Sumadi Kopi ini ditanam di ketinggian 1.500 MDPL.
Kopi ini ditanam di kebun seluas 54 hektar dengan 54 petani.
Untuk produksinya ada di 20 hektar lahan dan 30 hektar sisanya untuk proses penanaman.
Setiap satu hektarnya memiliki 2.000 pohon kopi.
Setiap pohonnya memiliki usia 4 tahun yang bisa menghasilkan 20 kg biji kopi.
Ada tiga prinsip yang dilakukan oleh kelompok tani Sumadi ini, yakni pengembangan ekonomi, keberlanjutan ekologi dan pengembangan sosial.
Seperti dalam pengembangan ekonomi, setiap petani memiliki omset hingga Rp 200 juta setiap kali panen.
Jumlah tersebut terbagi menjadi Rp 50 juta untuk operasional di masa tunggu setahun, lalu yang Rp 150 juta sebagai simpanan untuk target pengembangan.
"Dampak pengembangan ini dapat menyerap tenaga kerja di kawasan Desa kami lintas usia. Dipastikan di desa kami tidak ada yang menganggur dan semua menggarap kopi," ungkapnya.
Dahulunya para petani di sana hanya memiliki beberapa pohon kopi saja dengan penghasilan minim.
Kebanyakan petani hanya menanam sayur mayur saja.
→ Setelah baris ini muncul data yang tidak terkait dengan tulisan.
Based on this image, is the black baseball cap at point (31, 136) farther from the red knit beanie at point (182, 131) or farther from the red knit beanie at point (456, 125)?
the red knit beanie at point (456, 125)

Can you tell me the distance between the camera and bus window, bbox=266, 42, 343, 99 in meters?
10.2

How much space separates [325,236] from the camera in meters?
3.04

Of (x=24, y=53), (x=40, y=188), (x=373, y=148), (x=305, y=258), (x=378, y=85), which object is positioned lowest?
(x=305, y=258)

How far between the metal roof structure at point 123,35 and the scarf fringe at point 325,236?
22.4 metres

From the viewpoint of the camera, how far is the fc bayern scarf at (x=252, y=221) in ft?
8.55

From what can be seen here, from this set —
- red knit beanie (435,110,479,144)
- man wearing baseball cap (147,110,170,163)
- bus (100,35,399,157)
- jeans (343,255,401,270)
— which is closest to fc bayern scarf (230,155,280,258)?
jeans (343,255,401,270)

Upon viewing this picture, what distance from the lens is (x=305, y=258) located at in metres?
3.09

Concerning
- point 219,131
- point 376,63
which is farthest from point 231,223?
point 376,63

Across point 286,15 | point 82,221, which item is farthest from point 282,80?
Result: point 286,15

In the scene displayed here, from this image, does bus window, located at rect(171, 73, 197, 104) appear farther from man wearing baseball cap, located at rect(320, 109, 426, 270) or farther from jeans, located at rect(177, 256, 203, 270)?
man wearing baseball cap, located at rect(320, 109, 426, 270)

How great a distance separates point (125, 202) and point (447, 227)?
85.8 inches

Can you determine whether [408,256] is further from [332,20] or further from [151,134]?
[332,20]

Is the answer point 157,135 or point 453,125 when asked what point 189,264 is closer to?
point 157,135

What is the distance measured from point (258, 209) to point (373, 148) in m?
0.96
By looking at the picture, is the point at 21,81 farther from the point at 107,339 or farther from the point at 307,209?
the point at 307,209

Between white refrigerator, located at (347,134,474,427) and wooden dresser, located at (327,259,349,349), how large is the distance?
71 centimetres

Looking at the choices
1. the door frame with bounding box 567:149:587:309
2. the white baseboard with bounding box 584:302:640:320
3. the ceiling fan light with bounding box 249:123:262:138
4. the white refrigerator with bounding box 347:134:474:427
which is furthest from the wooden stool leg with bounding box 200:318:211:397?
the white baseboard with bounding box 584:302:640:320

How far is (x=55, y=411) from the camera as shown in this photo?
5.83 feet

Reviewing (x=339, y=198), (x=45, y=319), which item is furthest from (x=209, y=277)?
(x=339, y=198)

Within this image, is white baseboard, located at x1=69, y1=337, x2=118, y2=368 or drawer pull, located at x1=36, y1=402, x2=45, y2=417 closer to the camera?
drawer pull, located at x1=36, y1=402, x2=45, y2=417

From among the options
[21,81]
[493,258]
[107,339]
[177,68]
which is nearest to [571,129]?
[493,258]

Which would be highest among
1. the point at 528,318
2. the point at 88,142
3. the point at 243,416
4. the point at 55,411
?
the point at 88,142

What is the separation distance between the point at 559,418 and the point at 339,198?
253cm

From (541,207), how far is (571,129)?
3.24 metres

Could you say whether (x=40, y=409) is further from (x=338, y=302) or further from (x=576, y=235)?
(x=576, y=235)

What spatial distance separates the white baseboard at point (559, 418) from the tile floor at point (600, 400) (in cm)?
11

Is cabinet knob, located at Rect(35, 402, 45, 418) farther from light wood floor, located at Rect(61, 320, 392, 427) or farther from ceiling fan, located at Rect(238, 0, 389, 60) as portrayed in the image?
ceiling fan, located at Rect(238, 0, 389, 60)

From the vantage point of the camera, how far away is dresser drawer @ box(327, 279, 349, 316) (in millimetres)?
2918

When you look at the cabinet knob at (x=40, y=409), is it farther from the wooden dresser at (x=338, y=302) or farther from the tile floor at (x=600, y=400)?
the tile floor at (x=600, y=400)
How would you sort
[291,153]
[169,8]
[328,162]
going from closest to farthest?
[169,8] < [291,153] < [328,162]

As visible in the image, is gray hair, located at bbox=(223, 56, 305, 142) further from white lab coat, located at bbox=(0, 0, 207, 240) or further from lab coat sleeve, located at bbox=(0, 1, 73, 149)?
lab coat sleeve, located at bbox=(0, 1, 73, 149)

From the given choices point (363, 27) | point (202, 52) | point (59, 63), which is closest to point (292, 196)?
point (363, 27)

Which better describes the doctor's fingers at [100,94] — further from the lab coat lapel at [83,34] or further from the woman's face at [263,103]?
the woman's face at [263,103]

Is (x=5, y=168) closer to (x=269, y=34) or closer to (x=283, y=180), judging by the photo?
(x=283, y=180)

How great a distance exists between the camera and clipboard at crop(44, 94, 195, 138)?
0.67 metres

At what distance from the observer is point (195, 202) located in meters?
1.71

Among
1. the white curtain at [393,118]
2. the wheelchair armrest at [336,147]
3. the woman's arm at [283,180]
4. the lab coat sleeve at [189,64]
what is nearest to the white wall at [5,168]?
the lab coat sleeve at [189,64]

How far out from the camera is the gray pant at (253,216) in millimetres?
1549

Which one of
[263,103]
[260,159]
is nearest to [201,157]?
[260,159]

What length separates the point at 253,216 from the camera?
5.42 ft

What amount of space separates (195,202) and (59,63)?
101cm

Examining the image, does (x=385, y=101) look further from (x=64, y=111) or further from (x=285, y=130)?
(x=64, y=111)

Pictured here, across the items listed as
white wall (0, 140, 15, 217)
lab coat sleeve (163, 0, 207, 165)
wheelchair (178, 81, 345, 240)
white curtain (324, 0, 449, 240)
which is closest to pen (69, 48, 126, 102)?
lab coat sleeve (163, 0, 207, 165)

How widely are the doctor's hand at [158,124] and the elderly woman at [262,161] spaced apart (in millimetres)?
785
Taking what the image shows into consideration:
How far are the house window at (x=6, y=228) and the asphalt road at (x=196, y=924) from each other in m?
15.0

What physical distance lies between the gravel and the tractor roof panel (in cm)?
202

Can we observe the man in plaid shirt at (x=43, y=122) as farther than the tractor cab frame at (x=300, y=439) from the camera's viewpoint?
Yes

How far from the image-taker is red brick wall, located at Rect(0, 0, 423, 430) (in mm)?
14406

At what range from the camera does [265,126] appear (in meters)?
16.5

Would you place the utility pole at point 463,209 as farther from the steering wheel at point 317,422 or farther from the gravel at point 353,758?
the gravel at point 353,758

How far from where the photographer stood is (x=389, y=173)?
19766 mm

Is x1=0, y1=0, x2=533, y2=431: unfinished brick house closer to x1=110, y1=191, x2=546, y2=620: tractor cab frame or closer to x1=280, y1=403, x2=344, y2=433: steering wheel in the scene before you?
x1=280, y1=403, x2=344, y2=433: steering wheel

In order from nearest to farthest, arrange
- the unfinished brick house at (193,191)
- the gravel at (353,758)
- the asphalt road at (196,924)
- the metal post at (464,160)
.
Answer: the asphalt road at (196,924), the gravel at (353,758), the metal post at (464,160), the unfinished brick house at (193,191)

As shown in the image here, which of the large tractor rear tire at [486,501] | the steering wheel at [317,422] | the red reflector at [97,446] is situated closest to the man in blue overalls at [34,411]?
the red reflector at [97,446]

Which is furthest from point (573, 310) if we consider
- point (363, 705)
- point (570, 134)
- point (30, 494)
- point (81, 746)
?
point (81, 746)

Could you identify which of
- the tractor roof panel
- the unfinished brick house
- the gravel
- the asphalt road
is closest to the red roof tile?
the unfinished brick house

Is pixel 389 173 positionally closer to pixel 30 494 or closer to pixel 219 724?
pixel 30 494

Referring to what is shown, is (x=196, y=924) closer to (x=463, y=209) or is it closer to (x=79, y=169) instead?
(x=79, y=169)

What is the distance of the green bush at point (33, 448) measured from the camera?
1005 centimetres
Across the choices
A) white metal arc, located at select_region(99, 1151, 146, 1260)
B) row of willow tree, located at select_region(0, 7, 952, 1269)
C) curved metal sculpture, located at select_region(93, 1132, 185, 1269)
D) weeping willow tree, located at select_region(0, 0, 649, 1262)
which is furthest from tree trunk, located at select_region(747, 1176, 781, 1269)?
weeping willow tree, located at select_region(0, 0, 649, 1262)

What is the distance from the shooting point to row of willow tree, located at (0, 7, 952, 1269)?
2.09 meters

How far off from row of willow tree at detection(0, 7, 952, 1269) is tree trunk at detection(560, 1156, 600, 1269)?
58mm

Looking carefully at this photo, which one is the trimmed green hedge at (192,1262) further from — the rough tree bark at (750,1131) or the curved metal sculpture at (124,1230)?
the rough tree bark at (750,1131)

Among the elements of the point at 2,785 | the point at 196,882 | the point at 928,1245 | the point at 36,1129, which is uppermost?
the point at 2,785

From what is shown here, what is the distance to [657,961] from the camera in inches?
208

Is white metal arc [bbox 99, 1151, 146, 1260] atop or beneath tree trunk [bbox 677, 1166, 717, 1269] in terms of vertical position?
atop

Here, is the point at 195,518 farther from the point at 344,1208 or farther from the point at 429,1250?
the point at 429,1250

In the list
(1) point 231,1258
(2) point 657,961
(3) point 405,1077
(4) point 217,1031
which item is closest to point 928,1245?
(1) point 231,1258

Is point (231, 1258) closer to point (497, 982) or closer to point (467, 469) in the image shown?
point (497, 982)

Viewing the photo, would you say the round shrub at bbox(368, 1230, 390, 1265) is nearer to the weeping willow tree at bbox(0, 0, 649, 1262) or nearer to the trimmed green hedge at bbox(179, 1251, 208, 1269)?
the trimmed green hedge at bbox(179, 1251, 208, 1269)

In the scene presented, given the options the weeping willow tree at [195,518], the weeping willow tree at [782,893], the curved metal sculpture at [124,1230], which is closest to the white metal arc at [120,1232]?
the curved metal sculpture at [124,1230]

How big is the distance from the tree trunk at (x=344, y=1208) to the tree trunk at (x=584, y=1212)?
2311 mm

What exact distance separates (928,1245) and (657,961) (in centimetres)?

Lalu setelah mengenal konsep agroforestri ini, para petani bisa mandiri secara ekonomi melalui kopi yang kini menjadi komoditas utama dan potensial.
Ditambah lagi dengan pembinaan dari BI Malang, termasuk green house untuk memaksimalkan kopi.
"Adanya green house ini kami bisa memenuhi pesanan pasar internasional. Karena mereka meminta kopi spesial taste yang single origin, yakni prosesnya ini yang mampu menjaga konsistensi rasa kopi," tandasnya.